Secretly I would love for the module name /not/ to be checked at all, only
associated with a pointer when ownership_returns is encountered. It would
then be expected that any non-escaping marked pointer is cleaned up by the
end of the function body. This would let people define their own modules
without any extra configuration at all.

const char * __attribute__((ownership_returns(my_app_intern)))
intern(const char *);
void __attribute__((ownership_takes(my_app_intern))) release(const char
*);

void useInput (const char *input) {
  const char *str = intern(input);
  // do complicated stuff with str
  release(str);
}

The downside, of course, is that /any/ use of the pointer as a function
argument would count as escaping, making it not very useful. Perhaps there
could be heuristics for this sort of thing -- a non-builtin module name
/must/ be balanced or explicitly escape, or else be passed to a free-like
function. For things like "malloc" and "fopen", we probably have to be more
lenient.

If this is extended to work with multiple owners, you'll also run into the
problem of two kinds of "hold" -- in both cases, there's a new owner, but
the current owner doesn't necessarily give up ownership.
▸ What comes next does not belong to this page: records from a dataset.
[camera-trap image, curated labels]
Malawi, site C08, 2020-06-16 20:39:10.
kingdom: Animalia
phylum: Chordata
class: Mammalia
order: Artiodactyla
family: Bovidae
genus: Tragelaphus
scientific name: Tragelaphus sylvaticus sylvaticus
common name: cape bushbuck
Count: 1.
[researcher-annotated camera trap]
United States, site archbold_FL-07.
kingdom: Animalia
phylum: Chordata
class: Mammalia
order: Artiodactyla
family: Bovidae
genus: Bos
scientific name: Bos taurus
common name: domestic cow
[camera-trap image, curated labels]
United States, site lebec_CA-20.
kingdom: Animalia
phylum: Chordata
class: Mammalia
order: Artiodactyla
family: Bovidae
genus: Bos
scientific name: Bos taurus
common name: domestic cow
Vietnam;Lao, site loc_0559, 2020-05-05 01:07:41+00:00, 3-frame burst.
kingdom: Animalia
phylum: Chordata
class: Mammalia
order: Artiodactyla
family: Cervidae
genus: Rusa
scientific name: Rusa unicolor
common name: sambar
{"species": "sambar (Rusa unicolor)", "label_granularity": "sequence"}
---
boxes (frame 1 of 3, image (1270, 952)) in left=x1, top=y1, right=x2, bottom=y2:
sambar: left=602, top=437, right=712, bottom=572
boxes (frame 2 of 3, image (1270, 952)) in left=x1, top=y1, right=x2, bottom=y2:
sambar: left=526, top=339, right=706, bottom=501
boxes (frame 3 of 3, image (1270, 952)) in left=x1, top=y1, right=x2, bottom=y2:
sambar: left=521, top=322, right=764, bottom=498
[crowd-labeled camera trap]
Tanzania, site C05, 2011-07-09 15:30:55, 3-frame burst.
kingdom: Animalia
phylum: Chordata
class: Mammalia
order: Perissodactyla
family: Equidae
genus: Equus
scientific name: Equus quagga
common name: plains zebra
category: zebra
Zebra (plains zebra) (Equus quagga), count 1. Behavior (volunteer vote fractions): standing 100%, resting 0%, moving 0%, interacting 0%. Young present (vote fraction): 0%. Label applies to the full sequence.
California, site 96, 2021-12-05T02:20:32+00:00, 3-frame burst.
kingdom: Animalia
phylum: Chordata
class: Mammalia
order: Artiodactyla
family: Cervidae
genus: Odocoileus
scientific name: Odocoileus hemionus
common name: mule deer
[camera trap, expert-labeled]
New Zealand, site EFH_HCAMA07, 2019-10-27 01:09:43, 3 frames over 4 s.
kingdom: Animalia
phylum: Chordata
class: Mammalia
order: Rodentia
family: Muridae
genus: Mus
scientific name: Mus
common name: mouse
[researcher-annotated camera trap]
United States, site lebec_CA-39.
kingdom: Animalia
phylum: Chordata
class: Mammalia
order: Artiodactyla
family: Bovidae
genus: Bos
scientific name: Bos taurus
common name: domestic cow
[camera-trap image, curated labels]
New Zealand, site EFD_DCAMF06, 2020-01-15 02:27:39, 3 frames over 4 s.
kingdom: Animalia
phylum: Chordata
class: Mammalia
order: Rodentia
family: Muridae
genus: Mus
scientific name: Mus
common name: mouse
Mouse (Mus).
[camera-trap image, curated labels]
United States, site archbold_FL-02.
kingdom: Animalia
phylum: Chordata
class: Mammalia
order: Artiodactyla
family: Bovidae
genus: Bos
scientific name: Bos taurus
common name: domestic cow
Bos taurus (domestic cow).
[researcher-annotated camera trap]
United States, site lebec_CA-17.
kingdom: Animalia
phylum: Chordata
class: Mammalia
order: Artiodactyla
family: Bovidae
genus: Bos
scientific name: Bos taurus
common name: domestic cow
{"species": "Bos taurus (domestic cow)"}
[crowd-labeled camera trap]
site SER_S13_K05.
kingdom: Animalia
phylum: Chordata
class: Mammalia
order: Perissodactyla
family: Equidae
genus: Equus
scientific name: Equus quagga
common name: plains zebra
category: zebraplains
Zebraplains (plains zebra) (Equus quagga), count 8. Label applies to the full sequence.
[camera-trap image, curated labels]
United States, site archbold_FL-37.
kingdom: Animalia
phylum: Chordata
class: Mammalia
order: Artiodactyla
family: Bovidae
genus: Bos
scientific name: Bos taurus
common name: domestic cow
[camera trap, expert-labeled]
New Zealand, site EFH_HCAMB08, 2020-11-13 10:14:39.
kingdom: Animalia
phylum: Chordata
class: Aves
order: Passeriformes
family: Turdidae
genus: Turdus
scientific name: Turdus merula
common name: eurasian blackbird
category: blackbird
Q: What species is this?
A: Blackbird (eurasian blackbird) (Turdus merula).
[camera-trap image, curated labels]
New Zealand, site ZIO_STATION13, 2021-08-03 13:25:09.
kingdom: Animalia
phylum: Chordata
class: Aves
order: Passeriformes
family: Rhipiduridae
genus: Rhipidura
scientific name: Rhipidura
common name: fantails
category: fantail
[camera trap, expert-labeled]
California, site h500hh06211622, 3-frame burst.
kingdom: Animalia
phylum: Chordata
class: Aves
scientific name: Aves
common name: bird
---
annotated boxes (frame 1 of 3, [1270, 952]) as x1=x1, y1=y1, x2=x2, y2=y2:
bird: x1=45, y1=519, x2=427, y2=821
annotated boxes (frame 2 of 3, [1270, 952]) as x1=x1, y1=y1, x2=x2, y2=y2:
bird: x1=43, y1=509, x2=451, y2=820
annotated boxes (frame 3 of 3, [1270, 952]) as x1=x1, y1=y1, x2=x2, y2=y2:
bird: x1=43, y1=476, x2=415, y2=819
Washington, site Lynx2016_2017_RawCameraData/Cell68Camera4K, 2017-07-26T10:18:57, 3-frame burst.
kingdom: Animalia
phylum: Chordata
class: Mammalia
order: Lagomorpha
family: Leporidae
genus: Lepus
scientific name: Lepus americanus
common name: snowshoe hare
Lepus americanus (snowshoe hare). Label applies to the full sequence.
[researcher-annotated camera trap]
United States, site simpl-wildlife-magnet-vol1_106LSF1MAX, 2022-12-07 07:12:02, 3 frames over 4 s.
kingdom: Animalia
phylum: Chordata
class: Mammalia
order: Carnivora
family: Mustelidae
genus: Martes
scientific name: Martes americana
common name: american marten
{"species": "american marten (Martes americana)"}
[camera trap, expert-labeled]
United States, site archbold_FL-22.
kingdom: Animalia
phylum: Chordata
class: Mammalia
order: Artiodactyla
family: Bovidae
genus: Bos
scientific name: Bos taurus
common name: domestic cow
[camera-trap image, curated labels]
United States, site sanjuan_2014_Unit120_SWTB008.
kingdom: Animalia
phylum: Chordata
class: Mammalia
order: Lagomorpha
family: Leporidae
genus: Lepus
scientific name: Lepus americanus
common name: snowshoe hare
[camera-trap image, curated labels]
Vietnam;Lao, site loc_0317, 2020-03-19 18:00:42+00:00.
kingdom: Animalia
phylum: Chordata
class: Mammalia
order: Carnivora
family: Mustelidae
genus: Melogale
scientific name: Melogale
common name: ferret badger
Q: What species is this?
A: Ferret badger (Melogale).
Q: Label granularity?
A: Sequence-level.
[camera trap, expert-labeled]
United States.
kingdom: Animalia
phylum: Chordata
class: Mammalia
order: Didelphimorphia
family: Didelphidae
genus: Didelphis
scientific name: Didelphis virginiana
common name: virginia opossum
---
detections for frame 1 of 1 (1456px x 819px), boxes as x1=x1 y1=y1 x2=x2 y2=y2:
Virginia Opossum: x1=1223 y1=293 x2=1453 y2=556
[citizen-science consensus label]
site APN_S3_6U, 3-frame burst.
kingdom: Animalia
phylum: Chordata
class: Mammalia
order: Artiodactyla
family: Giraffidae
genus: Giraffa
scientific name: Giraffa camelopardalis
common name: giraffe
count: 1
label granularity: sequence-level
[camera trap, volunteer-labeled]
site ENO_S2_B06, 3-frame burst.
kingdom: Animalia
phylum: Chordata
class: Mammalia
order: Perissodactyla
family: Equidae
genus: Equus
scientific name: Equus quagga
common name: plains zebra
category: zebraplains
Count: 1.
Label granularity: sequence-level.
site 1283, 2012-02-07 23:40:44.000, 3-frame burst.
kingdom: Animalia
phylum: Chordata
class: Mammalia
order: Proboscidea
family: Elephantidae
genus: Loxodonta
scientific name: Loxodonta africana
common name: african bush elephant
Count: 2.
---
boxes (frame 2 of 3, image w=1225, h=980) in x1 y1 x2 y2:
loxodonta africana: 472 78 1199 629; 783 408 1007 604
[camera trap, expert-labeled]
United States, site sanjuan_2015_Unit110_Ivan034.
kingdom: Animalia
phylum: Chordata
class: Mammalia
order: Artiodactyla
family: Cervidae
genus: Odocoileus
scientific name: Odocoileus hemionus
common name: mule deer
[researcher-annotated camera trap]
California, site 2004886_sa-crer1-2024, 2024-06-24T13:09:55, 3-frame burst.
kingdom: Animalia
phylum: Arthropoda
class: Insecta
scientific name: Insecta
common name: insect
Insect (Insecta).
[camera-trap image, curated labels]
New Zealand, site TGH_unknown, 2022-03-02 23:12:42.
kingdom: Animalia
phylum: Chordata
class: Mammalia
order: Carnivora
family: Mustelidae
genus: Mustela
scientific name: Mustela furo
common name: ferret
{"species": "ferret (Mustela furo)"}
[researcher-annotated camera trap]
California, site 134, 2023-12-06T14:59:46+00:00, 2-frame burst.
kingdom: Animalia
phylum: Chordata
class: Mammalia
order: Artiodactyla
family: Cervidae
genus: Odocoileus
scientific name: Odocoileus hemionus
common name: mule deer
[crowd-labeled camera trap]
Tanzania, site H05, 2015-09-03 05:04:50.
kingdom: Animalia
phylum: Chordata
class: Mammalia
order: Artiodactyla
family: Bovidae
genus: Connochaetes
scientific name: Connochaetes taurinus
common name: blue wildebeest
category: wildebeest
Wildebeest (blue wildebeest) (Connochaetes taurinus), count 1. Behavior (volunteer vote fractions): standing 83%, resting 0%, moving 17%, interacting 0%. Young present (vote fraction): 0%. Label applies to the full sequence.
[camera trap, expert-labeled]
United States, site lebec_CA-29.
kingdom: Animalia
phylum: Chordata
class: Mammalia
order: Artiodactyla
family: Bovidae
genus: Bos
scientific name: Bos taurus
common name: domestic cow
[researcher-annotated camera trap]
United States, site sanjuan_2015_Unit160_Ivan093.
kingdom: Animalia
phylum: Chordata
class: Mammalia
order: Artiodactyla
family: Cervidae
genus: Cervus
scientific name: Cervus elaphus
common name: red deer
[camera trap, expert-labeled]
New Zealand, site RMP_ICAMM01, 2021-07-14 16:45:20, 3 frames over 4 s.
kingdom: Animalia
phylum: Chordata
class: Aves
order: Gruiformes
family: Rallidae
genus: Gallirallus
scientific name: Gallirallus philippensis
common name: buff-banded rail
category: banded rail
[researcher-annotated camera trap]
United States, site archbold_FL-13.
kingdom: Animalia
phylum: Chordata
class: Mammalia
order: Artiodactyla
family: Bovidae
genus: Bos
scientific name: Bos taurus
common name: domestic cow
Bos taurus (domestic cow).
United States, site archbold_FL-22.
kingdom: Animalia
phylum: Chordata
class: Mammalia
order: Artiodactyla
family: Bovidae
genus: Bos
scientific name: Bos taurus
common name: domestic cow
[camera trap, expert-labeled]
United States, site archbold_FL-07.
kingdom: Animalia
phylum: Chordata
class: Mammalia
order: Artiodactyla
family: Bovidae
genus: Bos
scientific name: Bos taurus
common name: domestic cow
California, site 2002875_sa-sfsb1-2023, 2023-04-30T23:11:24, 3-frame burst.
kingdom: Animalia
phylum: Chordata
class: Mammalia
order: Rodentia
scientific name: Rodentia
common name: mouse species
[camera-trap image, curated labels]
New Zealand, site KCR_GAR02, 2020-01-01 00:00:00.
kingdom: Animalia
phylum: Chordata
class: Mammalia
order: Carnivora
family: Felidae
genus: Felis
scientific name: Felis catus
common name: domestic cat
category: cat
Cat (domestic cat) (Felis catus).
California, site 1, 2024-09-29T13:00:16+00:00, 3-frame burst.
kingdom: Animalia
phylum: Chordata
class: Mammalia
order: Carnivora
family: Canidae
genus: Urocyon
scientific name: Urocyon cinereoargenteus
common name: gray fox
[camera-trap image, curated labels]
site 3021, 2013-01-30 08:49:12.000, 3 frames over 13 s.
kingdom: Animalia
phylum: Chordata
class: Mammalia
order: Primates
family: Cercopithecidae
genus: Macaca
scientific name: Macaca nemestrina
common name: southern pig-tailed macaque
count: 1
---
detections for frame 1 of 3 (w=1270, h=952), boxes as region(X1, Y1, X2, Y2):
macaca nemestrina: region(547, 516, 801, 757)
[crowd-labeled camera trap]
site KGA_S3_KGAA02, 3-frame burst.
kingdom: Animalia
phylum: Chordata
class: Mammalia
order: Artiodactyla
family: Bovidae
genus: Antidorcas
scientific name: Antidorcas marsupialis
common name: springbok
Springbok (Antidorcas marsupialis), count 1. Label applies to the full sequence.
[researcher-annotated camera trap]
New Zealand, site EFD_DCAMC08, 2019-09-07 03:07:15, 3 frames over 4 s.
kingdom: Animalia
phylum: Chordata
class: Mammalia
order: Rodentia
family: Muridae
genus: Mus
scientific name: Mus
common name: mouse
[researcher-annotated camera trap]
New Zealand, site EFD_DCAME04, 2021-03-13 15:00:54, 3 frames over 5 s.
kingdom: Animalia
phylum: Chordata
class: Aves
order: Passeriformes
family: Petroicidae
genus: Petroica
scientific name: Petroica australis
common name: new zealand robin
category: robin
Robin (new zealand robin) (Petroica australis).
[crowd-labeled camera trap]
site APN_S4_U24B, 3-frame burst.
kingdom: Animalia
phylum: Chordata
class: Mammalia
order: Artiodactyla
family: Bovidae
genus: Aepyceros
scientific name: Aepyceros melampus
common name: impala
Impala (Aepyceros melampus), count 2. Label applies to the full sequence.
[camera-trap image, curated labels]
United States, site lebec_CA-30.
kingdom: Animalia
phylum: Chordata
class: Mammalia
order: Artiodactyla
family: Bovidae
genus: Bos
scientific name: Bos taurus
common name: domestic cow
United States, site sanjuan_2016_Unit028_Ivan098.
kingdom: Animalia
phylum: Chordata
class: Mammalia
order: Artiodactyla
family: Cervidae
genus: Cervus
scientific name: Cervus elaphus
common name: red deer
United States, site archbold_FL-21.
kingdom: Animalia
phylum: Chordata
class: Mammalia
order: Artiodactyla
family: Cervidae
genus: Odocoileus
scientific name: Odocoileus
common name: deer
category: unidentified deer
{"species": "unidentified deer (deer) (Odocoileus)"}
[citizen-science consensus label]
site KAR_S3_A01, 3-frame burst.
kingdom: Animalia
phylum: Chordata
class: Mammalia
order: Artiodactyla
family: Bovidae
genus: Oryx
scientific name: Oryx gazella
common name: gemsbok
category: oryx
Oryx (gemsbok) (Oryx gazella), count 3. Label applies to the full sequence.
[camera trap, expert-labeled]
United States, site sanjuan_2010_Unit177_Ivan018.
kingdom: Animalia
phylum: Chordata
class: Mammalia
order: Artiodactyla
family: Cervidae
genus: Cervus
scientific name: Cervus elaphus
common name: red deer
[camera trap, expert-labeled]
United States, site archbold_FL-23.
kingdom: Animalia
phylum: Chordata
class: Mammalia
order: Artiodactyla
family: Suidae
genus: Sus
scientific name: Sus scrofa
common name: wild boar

But that's a
problem for another day.

Last, as a small note, I don't think ownership_returns should require a
size argument at all -- it falls down for something as simple as this:

struct Node *allocNode() {
  return (struct Node *)malloc(sizeof(struct Node));
}

I see you're using MallocMemAux(); if you use the second form, which takes
a size SVal instead of an Expr*, then you can handle cases where the size
is unknown.

Overall, I like it! Perhaps clean it up a bit, but having a general
"ownership checker" seems like a great idea.